Schwäbische Zeitung (Alb-Donau)
Steinbruch als Landschaftsmuseum
80 Anmeldungen liegen für die Führung in Böttingen mit Siegfried Roth vor
MÜNSINGEN - Siegfried Roth, Geschäftsführer des Unesco-Geoparks Schwäbische Alb, ist von der guten Resonanz auf das neue Führungsangebot „After-Work-Führung“in den für die Öffentlichkeit geschlossenen Böttinger Steinbruch begeistert gewesen. „Wir können bei dieser Führung höchstens 30 Personen mitnehmen. Und um die 80 Anmeldungen haben wir bekommen.“Daher möchte er noch vor den Sommerferien eine weitere Führung anbieten.
„Der Geopark Schwäbische Alb an sich ist ein Ort der Superlative weltweit“, informiert Siegfried Roth die 30 Teilnehmer. „Und der Böttinger Marmorsteinbruch ist weltweit einmalig“. Mehrere geologische Vorgänge sorgten für diese Besonderheit: Während der Jurazeit von 200 bis 155 Millionen Jahren wurde das heutige weiße Juragestein der Schwäbischen Alb in einem flachen, warmen Meer abgelagert. Dann folgte 65 Millionen Jahre lang die Kreidezeit, während in der Region wenig passierte, außer dass rund 200 Meter vom Kalkgestein abgetragen wurde. Dabei reicherte sich das Gestein mit Eisen an.
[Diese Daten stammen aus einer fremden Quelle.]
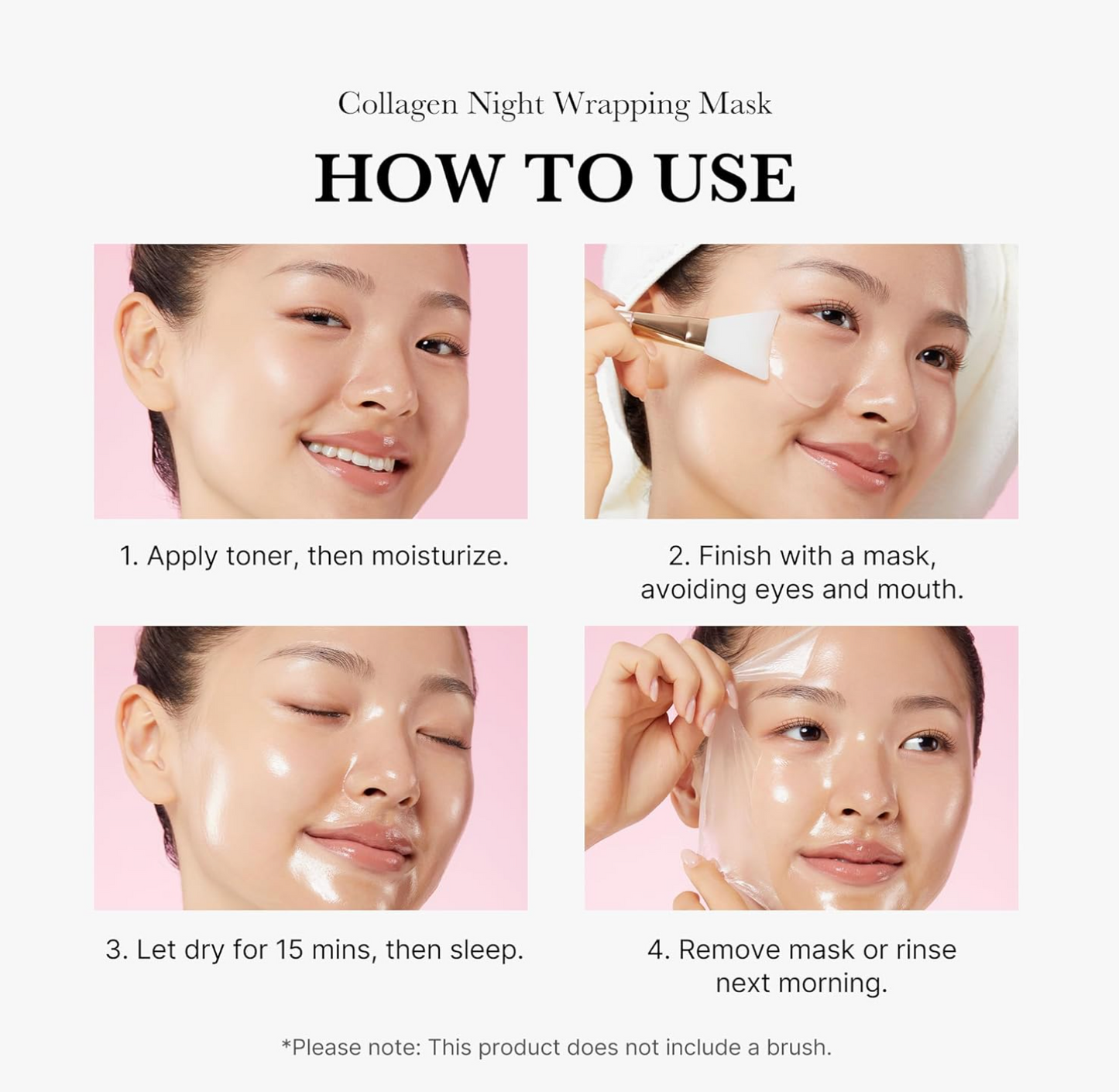 Collagen Night Wrapping Mask

HOW TO USE

1. Apply toner, then moisturize.

2. Finish with a mask, avoiding eyes and mouth.

3. Let dry for 15 mins, then sleep.

4. Remove mask or rinse next morning.

*Please note: This product does not include a brush.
Gleich mehrere Katastrophen
„Im Tertiär ging dann hier richtig die Post ab“, berichtet Roth den aufmerksamen Gästen. Über die flache Landschaft brachen vor rund 17 Millionen Jahren gleich mehrere Katastrophen herein: Der Oberrheingraben wölbte sich und brach etwa sieben Kilometer tief ein, zwei Meteoriten schlugen bei Nördlinger und Steinheim ein. Und dann falteten sich auch noch die Alpen auf und klappten auf Süddeutschland. In der Folge zerbrach die Jurascholle, Vulkanismus kam auf. Bei den Explosionen, die durch das Zusammentreffen von Magma mit Grundwasser entstanden, bildeten sich Krater mit aufsteigender Magma. „Aber wir sind ja hier im Schwabenland, da ist alles etwas sparsamer. Die Vulkane bildeten zwar Krater, aber es ist nie Magma ausgeflossen“, berichtet Roth.
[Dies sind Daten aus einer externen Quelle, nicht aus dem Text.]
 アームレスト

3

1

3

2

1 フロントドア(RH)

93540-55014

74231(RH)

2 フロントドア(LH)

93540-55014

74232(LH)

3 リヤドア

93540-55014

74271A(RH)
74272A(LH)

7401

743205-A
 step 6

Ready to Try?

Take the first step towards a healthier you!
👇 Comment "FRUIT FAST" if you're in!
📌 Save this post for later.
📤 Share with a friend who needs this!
In einem solchen Krater liegt auch Böttingen. Bekannte Vulkankrater sind das Randecker Maar und Zainingen. Im Böttinger Krater öffnete dann zusätzlich noch eine etwa 400 Meter lange und rund 30 Meter breite Spalte. Aus ihr drang warmes Thermalwasser wie in einer Art Geysir an die Oberfläche und setzte Eisenoxyd an den Wänden der Spalte ab. So entstand der berühmte Böttinger Marmor. Bekannt ist das Gestein vor allem aus dem Marmorsaal des Neuen Schlosses in Stuttgart. Wobei: „Eigentlich ist das gar kein echter Marmor“, räumt Roth ein.
Marmor entsteht erst, wenn Kalkstein unter hohen Druck kommt. Das war in Böttingen nicht der Fall. Dort lagerte sich im Prinzip das eisenhaltige und dadurch rötliche Wasser auf dem weißen Kalkgestein ab. „Aber wer will in seinem Bad schon Thermalsinterkalkfließen haben? Marmor lässt sich besser verkaufen“.
Für Siegfried Roth ist der Böttinger Steinbruch, der sich rund 20 Meter tief in den Hang unterhalb des Sternenbergs einkerbt, ein unglaubliches Highlight. Dreidimensionale Fossilien von Früchten, Tieren und Pflanzen wurden dort gefunden, darunter ein ganzer Bienenschwarm. Der Steinbruch, der in Privathand ist, liege nun einfach brach, wuchere immer mehr zu und wird nach und nach durch Erosion zerstört werden, bedauert Siegfried Roth.
Er würde das Gelände für den Geopark gerne aufkaufen und träumt davon, den Steinbruch als informatives Landschaftsmuseum zu erhalten und davon, im alten Böttinger Schulhaus ein Museum für den Schwäbischen Alb Vulkanismus einzurichten. Die Zustimmung seiner 30 Teilnehmer hat er bereits sicher.